Passage for review ::
<<<<

This time of year is usually the busiest because of my assignment and since it's my final year, I don't want to fail!! I.Must.Graduate. But it's so easy to get distracted, especially since there are so many events happening. It's super hard to prioritise things but a lot of my time is wasted on Twitter, Whatsapp, Line, and Instagram. Argh, social networking, damn youuuu!! I have one project due next Wednesday, 20th March, and then I have my final everything due 26th April. No Easter holiday for me then (but I don't deserve one, anyway). I just came back from Post Mnight Social. It makes me sad because I don't think I'll ever hang out or even see those people again. But that's another event, out of the way. The next one is this coming Friday, which is TTFN's Song for Friends. I don't really know what to say about it except, yes, I'm nervous.

kthxbai

Tuesday 19 February 2013

Allyanne


I was playing the guitar one day and Allyanne wanted to sing Mine by Taylor Swift. She really knows this song and I must admit, she's adorable when she tries, haha. She's growing up so much and it's happening before our eyes. Sometimes we don't even realise it because it's happening so gradually. I guess this is how our parents feel when they look at us.

Thursday 14 February 2013

Astaghfirullah

I opened up blogger because I originally wanted to post about how I feel my life is so difficult. I wanted to complain about how all these people in my life, the friends I have made, are so nice and sweet. And that it makes it so much harder for me when they will have to leave. Sometimes I feel I want to break contact with them. Stay distant so it won't hurt as much later on, or avoid talking to those who have already left.
Then I realised how ungrateful I am. My life is not at all difficult. I have been blessed and I am spoilt. I will never be grateful enough for what Allah has given me.

"Complaining is ingratitude. So when you complain, you show ingratitude to Allah."

Astaghfirullah.

People are just people and although you cannot help what you feel, is it not better to feel sad about something that is much more important? You cannot change the situations around you but you can, however, change how you react to these situations. Learn to accept the happenings around you for Allah has planned it, and no misfortune happens without His permission. It's time to concentrate on what we were put on this earth to do.

May Allah guide us and keep us on the right path, ameen.

>>>>

Given records ::
<<<<

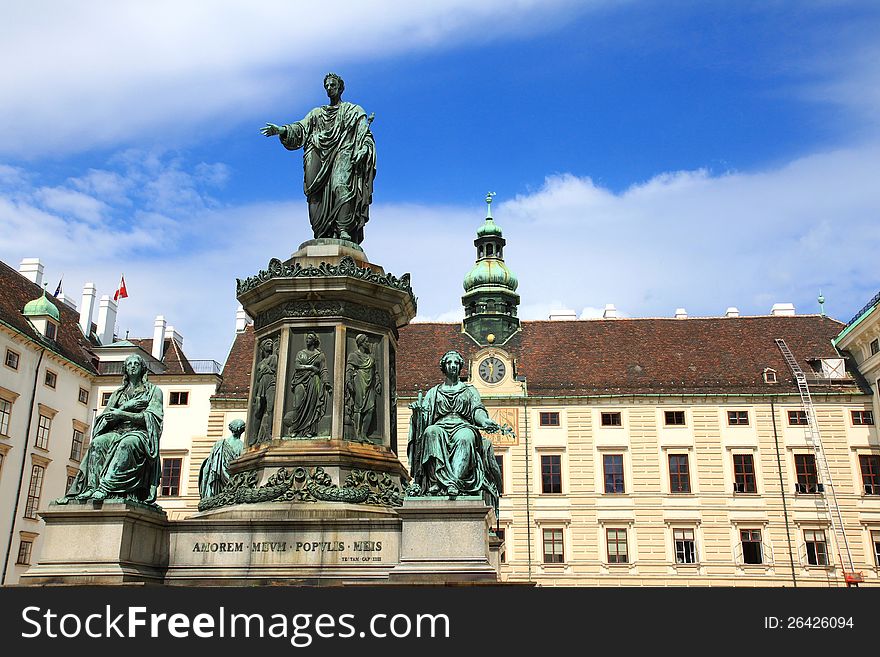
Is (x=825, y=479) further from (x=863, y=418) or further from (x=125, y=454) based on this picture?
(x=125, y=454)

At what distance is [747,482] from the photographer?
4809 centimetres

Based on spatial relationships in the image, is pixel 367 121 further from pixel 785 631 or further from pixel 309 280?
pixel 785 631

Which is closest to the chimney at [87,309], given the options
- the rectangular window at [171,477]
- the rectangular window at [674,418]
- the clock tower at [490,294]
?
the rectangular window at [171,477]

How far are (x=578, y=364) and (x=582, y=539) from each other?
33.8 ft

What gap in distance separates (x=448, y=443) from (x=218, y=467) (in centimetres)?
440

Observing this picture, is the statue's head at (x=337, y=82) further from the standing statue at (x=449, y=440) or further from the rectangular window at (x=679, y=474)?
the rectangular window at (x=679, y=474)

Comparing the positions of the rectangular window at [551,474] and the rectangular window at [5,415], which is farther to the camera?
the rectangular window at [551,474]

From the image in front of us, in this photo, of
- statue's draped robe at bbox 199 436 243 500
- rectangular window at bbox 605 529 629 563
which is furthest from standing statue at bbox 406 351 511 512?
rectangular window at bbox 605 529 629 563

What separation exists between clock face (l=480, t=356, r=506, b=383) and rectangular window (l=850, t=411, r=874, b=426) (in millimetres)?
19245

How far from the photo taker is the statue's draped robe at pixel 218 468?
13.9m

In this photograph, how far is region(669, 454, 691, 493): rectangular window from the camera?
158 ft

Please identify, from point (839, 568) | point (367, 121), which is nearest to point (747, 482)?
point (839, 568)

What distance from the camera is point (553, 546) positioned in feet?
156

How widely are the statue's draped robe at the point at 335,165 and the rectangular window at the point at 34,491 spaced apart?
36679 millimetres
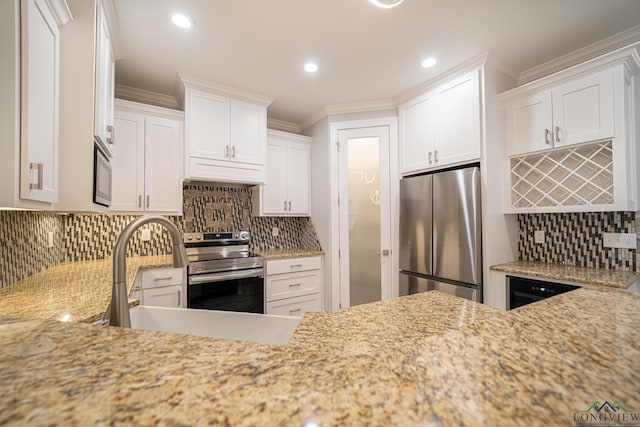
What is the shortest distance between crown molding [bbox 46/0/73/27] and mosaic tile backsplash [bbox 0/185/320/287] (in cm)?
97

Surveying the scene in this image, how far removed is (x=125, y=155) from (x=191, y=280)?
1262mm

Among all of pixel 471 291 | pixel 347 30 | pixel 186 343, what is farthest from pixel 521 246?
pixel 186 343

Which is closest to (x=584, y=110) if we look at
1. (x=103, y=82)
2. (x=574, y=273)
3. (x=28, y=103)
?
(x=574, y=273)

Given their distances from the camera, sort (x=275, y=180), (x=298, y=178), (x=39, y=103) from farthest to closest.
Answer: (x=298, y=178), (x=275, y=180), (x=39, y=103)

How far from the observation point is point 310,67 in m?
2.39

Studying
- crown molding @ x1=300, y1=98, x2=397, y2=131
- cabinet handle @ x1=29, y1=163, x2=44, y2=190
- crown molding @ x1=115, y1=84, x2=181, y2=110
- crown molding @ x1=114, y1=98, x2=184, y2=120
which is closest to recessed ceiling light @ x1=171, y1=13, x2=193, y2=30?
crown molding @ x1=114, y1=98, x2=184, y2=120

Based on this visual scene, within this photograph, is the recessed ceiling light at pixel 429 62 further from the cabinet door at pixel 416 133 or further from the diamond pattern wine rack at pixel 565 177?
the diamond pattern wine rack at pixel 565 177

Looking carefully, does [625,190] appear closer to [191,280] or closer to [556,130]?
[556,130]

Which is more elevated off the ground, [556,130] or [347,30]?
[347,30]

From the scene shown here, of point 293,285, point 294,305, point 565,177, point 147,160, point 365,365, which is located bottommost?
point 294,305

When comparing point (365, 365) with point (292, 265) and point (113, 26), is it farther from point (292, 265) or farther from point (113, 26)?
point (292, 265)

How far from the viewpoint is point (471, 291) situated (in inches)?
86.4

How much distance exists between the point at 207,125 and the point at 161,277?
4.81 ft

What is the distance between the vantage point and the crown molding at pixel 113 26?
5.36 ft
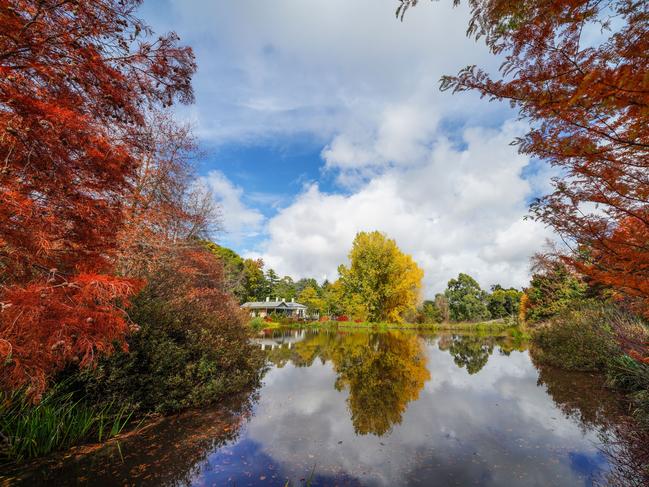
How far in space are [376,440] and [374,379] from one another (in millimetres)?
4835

>>>>

Write the next part of the blog entries about final-year deadlines, friendships, and faith, starting after their last line. The items have no connection to the blog entries.

Task response ::
Thursday 7 February 2013

Practicing to perform

I'm very tired of Dikir Barat practice for M Night and going to Redfern to practice our performance for ladies night. I know it's just singing but I don't know why, it makes me tired. I don't want to complain too much though, because although all this takes up most of my time, I know that I will miss it in the future. I will miss performing, practicing, making friends and hanging out. It's very fun. 

Below is a photo of the Dikirans learning their moves. I can see that they are all having fun and that makes me happy. I hope I don't let them down.


Group photo with the girls! We had a dress rehearsal yesterday. Is my outfit weird? Yes, I think so.
I may not know these ladies very well but I like them so much. They are so kind and friendly.


Another group photo with some of the dikirans. They are so sweet :) :) 


Hehe, me and Fatin playing with the Tomoto app on my iPhone.


Me and pretty Pei Shen!!


Haha, during the dress rehearsal, there were no plates left so we had to eat mee goreng in a Costa cup and use the stirring sticks as chop sticks. It reminded me of the time in Malaysia when we visited Melaka. We stayed at AFamosa resort with Haziq and for some reason, the kitchen didn't have any plates or cutlery?! So we improvised, just like camping...


Everyday, we sell food. I will sell it during practice, carry it with me everywhere. This bag has many memories; selling rice at the prayer hall; selling food at Warwick games; food delivery; M night practice, and many others...


I'm very, very tired and it's very, very late and I just finished practice with "Satu Arah". I really wanted to go home but felt too lazy to walk all the way home. But, alhamdulillah, I have a brother who can drive, so here I am, with my guitar behind my back, waiting for my ride home.